The little assistant paused and considered Astro's question. Finally he replied weakly, "I don't know. It's all right, I guess. It's better here in the shops than in the caves where the others go."
"Others? What others?"
"Those that don't like it," replied the man. "They're sent to the caves."
"What caves?"
"Up in the cliff. The tunnels—" He suddenly stopped when an angry shout echoed in the machine shop. The guard Astro had hit rushed up. He turned to several workmen near by. "Take this blabbering idiot to the caves!" he ordered angrily.
Astro slowly climbed down from the machine and faced the guard menacingly. As the guard's finger tightened on the trigger of his paralo-ray gun, the foreman suddenly rushed up and knocked the gun out of his hand. "You fool! You stiffen this man and we'll be held up in production for hours!"

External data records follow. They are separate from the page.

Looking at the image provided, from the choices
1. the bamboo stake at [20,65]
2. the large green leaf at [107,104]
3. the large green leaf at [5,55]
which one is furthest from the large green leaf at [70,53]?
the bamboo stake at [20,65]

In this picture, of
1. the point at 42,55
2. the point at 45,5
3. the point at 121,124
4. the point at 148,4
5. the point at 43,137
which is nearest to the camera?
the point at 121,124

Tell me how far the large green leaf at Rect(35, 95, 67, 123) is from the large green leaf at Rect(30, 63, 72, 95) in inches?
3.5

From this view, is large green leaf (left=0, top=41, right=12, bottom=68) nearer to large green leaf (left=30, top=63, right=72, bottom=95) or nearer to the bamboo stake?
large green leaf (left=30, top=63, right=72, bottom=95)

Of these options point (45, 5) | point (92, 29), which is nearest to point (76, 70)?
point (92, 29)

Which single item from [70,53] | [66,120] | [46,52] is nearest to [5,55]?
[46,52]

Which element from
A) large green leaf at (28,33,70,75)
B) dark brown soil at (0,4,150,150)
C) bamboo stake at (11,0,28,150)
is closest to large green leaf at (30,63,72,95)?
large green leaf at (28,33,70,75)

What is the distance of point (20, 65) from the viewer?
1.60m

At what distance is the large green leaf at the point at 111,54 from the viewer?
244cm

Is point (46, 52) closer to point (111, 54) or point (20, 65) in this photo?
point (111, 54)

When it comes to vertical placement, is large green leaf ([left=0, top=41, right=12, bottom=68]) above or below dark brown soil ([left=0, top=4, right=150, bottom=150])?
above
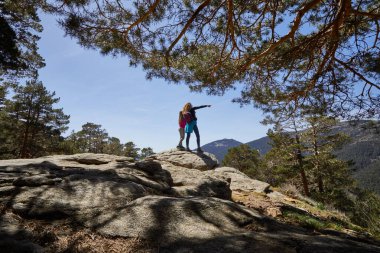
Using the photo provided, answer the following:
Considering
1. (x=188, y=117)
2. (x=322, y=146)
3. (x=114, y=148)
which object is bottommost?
(x=322, y=146)

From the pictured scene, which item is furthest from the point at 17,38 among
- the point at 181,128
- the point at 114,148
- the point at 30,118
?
the point at 114,148

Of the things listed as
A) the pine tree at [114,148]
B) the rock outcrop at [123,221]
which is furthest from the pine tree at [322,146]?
the pine tree at [114,148]

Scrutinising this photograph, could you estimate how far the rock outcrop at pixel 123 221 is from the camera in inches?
121

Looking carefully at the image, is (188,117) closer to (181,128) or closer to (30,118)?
(181,128)

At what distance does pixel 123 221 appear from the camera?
3.64 m

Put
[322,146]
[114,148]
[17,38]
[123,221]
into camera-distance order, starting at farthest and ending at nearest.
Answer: [114,148]
[322,146]
[17,38]
[123,221]

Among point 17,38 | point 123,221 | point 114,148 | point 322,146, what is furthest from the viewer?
point 114,148

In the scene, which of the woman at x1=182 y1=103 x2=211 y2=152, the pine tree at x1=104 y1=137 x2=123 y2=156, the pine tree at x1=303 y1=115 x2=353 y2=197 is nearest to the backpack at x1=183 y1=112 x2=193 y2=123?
the woman at x1=182 y1=103 x2=211 y2=152

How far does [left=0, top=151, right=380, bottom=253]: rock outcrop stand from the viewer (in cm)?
308

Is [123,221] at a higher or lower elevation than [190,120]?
lower

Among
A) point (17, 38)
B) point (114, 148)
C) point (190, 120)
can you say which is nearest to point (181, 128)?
point (190, 120)

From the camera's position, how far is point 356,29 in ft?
21.3

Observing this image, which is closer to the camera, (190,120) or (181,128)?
(190,120)

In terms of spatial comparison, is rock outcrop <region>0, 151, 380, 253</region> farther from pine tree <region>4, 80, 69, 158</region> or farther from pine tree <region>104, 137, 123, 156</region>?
pine tree <region>104, 137, 123, 156</region>
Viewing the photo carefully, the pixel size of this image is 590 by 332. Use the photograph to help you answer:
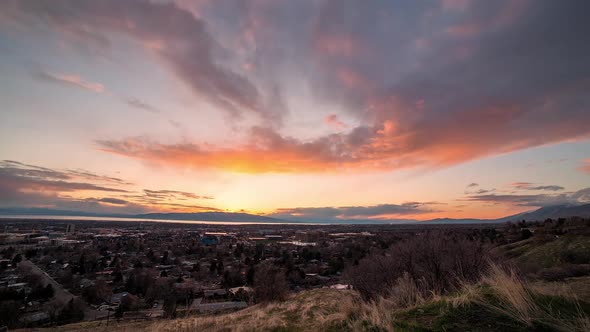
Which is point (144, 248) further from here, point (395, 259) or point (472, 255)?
point (472, 255)

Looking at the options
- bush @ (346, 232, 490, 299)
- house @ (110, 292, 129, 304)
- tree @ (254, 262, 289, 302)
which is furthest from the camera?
house @ (110, 292, 129, 304)

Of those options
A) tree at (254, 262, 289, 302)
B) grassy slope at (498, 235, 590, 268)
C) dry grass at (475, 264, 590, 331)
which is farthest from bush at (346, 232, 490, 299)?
grassy slope at (498, 235, 590, 268)

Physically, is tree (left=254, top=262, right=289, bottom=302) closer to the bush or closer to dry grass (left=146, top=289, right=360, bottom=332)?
the bush

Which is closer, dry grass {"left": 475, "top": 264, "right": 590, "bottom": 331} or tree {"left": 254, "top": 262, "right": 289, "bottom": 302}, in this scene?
dry grass {"left": 475, "top": 264, "right": 590, "bottom": 331}

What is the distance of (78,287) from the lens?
48.9m

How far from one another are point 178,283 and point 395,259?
40.3m

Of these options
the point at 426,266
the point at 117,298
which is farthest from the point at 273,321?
the point at 117,298

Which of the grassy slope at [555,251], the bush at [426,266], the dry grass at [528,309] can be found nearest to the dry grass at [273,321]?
the dry grass at [528,309]

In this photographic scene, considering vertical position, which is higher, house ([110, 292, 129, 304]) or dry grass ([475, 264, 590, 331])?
dry grass ([475, 264, 590, 331])

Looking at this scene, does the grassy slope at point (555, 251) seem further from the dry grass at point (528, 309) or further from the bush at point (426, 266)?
the dry grass at point (528, 309)

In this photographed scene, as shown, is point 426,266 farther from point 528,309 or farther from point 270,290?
point 270,290

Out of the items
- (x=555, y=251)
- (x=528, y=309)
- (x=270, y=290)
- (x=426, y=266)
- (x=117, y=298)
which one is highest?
(x=528, y=309)

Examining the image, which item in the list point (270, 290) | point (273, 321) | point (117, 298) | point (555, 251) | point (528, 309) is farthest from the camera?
point (117, 298)

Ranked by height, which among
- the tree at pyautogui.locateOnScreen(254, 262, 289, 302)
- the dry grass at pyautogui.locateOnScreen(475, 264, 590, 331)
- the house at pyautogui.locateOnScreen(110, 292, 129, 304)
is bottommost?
the house at pyautogui.locateOnScreen(110, 292, 129, 304)
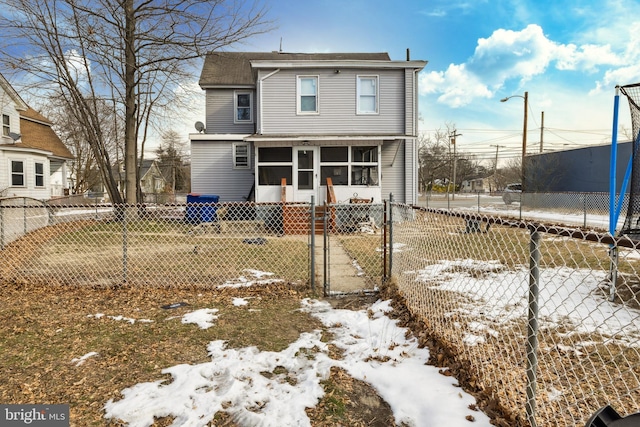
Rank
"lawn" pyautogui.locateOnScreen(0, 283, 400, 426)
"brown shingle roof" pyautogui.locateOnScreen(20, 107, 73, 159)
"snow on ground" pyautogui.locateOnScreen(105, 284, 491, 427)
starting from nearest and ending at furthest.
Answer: "snow on ground" pyautogui.locateOnScreen(105, 284, 491, 427), "lawn" pyautogui.locateOnScreen(0, 283, 400, 426), "brown shingle roof" pyautogui.locateOnScreen(20, 107, 73, 159)

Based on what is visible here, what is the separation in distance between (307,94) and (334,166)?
11.6 ft

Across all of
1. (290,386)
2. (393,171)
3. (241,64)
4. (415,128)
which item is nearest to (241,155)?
(241,64)

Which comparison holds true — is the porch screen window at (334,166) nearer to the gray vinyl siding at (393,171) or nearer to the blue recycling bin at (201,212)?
the gray vinyl siding at (393,171)

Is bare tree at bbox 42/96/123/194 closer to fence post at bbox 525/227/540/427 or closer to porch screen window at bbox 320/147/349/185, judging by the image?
porch screen window at bbox 320/147/349/185

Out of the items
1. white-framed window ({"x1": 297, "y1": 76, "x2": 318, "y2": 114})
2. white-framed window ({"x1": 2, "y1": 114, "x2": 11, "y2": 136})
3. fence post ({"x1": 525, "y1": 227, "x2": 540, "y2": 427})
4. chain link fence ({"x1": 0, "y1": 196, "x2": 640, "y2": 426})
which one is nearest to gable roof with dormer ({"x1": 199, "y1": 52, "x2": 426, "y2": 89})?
white-framed window ({"x1": 297, "y1": 76, "x2": 318, "y2": 114})

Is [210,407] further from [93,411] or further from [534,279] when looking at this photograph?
[534,279]

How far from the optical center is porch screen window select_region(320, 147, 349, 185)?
48.0 ft

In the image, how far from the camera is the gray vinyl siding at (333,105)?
606 inches

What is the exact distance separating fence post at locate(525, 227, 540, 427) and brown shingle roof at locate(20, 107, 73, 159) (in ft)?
86.1

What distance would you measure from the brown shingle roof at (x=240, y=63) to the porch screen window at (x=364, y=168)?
20.7 ft

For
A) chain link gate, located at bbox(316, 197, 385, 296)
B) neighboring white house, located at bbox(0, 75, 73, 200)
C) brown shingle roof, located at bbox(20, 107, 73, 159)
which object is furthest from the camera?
brown shingle roof, located at bbox(20, 107, 73, 159)

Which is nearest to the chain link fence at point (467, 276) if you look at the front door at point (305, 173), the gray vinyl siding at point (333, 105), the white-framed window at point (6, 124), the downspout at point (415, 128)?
the front door at point (305, 173)

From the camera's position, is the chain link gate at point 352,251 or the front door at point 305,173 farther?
the front door at point 305,173

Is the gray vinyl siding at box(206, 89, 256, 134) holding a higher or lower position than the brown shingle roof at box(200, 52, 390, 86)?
lower
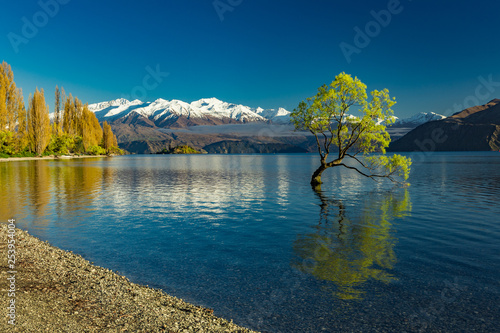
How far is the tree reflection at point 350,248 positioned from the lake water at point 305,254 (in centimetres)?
9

"So what!" sneered the guard.
"Lactu and your Division Chief will tell you so what!" barked the foreman. He turned to Astro. "And as for you, if you try anything like that again, I'll—"
"You won't do a thing," said Astro casually. "I'm the best man you've got and you know it. Lactu knows it too. So don't threaten me and keep these green space jerks away from me! I'll fix your machines, because I want to, not because you can make me!"
The foreman eyed the big cadet curiously. "Because you want to? You've changed your tune since you first came here."
"Maybe," said Astro. "Maybe I like what I see around here. It all depends."
"Well, make up your mind later," barked the foreman. "Now get that machine fixed!"
"Sure," said Astro simply, turning back to the machine and starting to whistle. Strangely enough, he was happy. He was a prisoner, but he felt better than he had in days. Just knowing that Tom and Major Connel were right across the canyon gave him a surge of confidence. Working over the machine quickly, surely, the big cadet began to formulate a plan. Now was the time! They were together again. Now was the time to escape!